Answer manual request: ok<D_Y_2_1>141</D_Y_2_1>

Thanks
Dirk

Number Wasser “Wasserverbrauch” { http="<[:POST:http://192.168.xxx.xxx/mux_http?id=8997&show=D_Y_2_1~:10000:REGEX(.*<D_Y_2_1>(.*)</D_Y_2_1>.*)]" }

REGEX:

"ab?" -> a or ab
"ab*" -> a, ab, abb, abbb, abbbb ...

Hi Udo,

can you explain it to me a little bit more?

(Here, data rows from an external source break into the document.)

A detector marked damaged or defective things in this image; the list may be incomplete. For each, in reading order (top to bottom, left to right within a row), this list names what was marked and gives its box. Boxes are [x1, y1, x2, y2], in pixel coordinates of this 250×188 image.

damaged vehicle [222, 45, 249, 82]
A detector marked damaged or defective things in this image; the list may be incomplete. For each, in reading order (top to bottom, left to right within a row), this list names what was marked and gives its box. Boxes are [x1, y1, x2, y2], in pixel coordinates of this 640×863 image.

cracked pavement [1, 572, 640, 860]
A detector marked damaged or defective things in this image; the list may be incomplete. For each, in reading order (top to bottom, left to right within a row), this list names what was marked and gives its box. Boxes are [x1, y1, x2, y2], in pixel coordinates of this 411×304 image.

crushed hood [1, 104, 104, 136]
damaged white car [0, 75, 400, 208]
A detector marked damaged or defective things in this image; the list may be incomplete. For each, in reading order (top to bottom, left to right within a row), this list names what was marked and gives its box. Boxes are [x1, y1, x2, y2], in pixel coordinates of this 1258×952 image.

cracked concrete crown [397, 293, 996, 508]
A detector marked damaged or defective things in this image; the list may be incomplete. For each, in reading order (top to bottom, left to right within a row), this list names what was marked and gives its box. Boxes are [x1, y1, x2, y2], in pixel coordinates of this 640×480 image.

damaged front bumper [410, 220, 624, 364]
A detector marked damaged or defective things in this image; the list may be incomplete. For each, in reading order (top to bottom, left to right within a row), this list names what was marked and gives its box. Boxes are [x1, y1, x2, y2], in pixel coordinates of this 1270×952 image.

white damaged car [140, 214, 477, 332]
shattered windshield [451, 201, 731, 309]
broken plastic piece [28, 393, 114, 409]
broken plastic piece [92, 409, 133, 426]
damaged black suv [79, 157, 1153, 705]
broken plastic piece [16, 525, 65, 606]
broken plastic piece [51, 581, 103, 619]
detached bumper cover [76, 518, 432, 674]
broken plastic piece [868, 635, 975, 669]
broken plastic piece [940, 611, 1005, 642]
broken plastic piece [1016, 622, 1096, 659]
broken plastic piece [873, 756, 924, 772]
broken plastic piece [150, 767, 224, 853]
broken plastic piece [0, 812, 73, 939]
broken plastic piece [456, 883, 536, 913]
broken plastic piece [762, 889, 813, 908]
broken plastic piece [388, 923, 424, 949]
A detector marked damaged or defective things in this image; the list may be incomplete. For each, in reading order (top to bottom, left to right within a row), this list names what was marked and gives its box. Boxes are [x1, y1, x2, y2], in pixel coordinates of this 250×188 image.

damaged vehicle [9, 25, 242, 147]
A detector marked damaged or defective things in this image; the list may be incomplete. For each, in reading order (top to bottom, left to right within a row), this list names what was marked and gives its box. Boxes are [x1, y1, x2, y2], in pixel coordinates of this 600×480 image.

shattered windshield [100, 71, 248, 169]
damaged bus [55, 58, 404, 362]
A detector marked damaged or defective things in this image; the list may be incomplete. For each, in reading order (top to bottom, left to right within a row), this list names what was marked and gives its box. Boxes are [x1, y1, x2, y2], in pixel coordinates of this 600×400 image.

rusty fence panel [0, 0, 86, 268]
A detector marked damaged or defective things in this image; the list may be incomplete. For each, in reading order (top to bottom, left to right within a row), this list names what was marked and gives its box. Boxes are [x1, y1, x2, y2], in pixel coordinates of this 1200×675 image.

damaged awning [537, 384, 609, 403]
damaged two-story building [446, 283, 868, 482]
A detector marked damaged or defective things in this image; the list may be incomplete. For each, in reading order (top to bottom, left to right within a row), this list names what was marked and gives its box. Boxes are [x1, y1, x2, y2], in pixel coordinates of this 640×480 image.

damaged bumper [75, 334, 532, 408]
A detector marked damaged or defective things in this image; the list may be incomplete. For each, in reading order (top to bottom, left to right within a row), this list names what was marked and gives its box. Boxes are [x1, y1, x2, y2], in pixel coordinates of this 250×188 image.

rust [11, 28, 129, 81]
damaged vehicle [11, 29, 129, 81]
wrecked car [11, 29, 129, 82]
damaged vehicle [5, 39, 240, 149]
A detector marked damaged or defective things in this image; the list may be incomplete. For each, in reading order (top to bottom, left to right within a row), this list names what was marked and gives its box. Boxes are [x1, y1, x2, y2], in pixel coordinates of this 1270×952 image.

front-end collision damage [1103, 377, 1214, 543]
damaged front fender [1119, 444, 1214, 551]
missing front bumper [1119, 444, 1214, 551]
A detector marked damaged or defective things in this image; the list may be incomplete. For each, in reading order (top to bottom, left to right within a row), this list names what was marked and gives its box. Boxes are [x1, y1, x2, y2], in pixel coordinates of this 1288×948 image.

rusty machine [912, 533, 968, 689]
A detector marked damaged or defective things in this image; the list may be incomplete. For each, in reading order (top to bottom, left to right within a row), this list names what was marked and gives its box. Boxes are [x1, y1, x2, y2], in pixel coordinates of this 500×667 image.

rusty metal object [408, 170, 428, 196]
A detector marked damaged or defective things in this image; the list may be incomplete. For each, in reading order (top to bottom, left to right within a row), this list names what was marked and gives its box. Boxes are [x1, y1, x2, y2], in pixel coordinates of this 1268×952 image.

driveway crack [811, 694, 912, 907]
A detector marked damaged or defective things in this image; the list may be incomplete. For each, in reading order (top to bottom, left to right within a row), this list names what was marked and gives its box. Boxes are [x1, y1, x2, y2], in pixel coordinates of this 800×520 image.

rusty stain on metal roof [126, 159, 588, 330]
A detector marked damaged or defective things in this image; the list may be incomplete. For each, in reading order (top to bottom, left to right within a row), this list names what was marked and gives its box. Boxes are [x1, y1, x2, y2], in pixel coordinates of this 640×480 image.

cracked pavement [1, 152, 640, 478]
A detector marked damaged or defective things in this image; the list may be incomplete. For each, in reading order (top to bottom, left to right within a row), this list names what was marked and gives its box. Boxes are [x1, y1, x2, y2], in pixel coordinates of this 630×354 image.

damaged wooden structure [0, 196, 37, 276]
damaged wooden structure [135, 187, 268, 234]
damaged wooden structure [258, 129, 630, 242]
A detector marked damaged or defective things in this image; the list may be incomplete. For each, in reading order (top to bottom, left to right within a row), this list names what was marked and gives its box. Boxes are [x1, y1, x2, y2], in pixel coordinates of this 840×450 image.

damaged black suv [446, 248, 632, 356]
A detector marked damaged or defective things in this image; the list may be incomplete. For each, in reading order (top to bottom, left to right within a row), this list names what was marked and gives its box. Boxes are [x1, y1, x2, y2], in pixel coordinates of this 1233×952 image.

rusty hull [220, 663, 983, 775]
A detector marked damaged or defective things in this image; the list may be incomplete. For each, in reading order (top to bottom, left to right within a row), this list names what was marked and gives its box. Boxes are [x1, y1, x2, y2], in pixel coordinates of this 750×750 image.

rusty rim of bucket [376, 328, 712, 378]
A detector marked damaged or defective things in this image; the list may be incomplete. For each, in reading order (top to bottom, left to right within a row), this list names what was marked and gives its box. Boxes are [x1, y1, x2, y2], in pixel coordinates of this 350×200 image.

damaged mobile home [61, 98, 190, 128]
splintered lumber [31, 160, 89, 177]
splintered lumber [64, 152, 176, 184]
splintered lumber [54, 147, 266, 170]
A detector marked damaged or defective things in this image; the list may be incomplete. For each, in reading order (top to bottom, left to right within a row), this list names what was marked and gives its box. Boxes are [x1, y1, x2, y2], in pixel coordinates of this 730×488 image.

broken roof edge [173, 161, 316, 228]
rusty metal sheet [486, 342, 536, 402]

Thanks for your help :wink:

Udo was pointing out that a ? is used to match any ONE character (including nothing) character only
As a consequence, in your expressions

is trying to match ONE character and you do not pick up the 141 (THREE characters) that you get by manual request, you may want to use (.*) instead, also I believe you will need to escape the forward slash / which means you may want to try \/
https://regex101.com/ is a great tool to test regex expressions

If you are just interested in the numerical value and it is always three digits, you could try (\d{3}) as your regex expression

Hi Markus.

thanks a lot, this helps.

Dirk

I tried your proposal (\d{3}) on the site regex101.com and it works but in openhab I get this message in the log file "2017-08-13 17:30:12.654 [WARN ] [el.core.internal.ModelRepositoryImpl] - Configuration model ‘verbrauch.items’ has errors, therefore ignoring it: [24,40]: mismatched character ‘d’ expecting set null
[24,116]: mismatched input ‘{’ expecting RULE_STRING
[24,117]: extraneous input ‘3’ expecting ‘}’"
Do you have any idea?

Sorry, I am not using REGEX regularly enough to remember all the little stumbling blocks I found…could it be that you need a double parenthesis around it? There are quite a few REGEX threads (lots of users have difficulties) here on the forum, maybe you can glean some info.

Don’t try to make it too difficult :wink: either use (…) for exactly 3 characters, or use (.*) for as many characters as there are between the fences.